About 21/2 minutes into the game, Leighton allowed a goal that was eerily similar to the one Kane scored to win the Cup. Ryan Smyth, from behind the Flyers' net, skated about 20 feet from Leighton on the left and, from behind the goal line, flipped a backhander that went through the goalie's legs.

In addition to giving Leighton a surprise start, Laviolette tweaked all three lines. It was the first time he started a game by breaking up the productive Scott Hartnell-Briere-Ville Leino unit.

Losing the previous two games by a combined 11-2 margin caused Laviolette to do lots of tinkering. He had Jeff Carter centering Leino and Andreas Nodl, Richards centering Briere and van Riemsdyk, and Giroux centering Hartnell and Nik Zherdev.

A little over four minutes after Smyth's goal, Briere tied it at 1, taking a pass from Richards and snapping a right-circle shot over Jonathan Bernier's shoulder for his team-high 18th goal.

"It was a nice play by Richie to find me in a little soft area," said Briere, who played in his 700th career game.

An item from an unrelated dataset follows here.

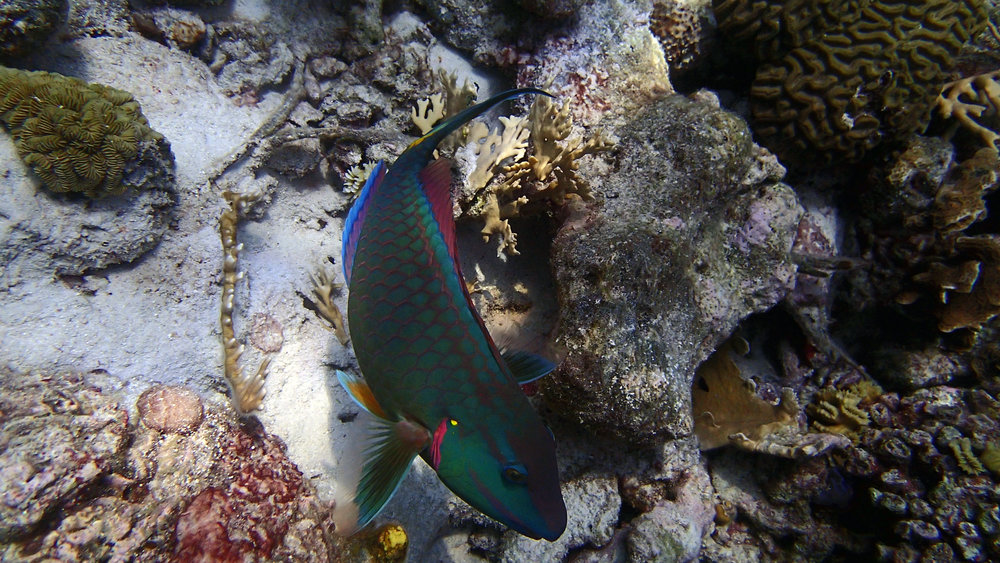 friendly parrotfish.jpg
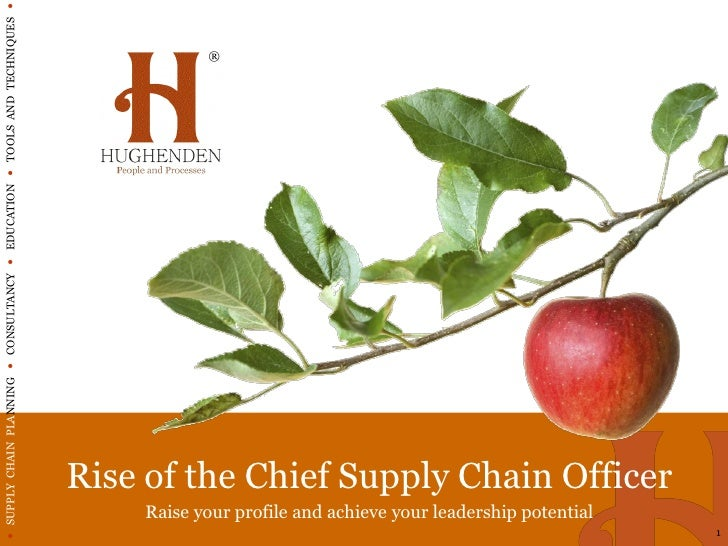  SUPPLY CHAIN PLANNING  CONSULTANCY  EDUCATION  TOOLS AND TECHNIQUES                                                 ...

But Leighton surrendered another five-hole goal, this one to former Flyer Justin Williams while the Kings had an extra attacker because of a delayed penalty. From a bad angle deep in the right circle, Williams put a shot between Leighton's legs - it appeared to deflect off Matt Carle's skate - to give the Kings a 2-1 lead with 8 minutes, 56 seconds left in the opening period.

Richards tied it at 2 with 4:12 to go in the first, using Zherdev as a decoy on a two-on-one and firing a shot into the upper left corner. Zherdev came out of the penalty box and joined Richards on the rush.

"I was kind of looking to pass the whole way," Richards said, "but he [Bernier] played it well, so I just shot it on net."

With 15:55 left in the second period, Giroux crossed a pass that deflected off Hartnell's skate and into the net, giving the Flyers a 3-2 lead. It was reviewed in Toronto, and NHL officials ruled it was scored without a kicking motion.

The Flyers, who got power-play goals from Carter and van Riemsdyk, never trailed again.

Los Angeles played its fourth game in five nights - and it showed.